“Tarihi roman okumak hevesim hiç bitmedi. Elinizdeki “100.000” belgesel tadında tam bir tarih romanı. Abartı yok, masal ve mitolojik tasvir yok.” (Adem Alan)
“Özellikle ‘Ölüöne’ romanında gördüğümüz bölgeye dâir coğrafya bilgisini bu romanda çok iyi görüyoruz. Hattâ diyebilirim ki, şimdiye kadar okuduğum romanlar içerisinde bozkır ve Ötüken bölgesine dâir en başarılı anlatımlar, bu eserde yer alıyor.

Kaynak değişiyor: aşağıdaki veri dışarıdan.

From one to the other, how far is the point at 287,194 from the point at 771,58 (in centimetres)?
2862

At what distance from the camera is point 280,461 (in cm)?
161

Tümen Yabgu’nun Bumın Kağan oluşunu, mücâdelesini, savaşlarını, kağan seçiminin nasıl yapıldığını ve bütün coğrafyayı, kısaca bozkır yaşamının nasıl olduğunu anlamak isteyenlerin mutlâka okuması gereken bir roman. Okuyunuz, efendim. (Kutlu Altay Kocaova)
“Kitabı okurken bazen bozkırda at koşturan âşık bir Kunçuy, bazen devleti için endişelenen bir Kağan, bazen de beyi için büyük fedakârlıklar yapan bir alp oldum. Her karakteri yaşadım, korktum, sevindim, üzüldüm. Ancak beni en çok etkileyen bölüm udağanın Tümen Yabgu’nun yanına gelerek yükünce başladığı bölüm oldu. O sırada Tümen Yabgu’nun hemen yanında oturmuş yüküncü izliyordum.” (Hüsna Erkuş)
“Ne yalan söyleyeyim, Kunçuy ile Kökköl yola çıkana kadarki kısımların sıkıcı geçtiği ve sonrasının da böyle devam edeceğini düşünmüştüm. Ta ki bir börü ile karşılaştıkları anda fikrim değişti. Sonrasında ise öykü kendiliğinden aktı gitti.
Bu kitapta dil, tarih ve edebiyat bir arada. Okuyanların okumayanlara okutturmasını dilerim.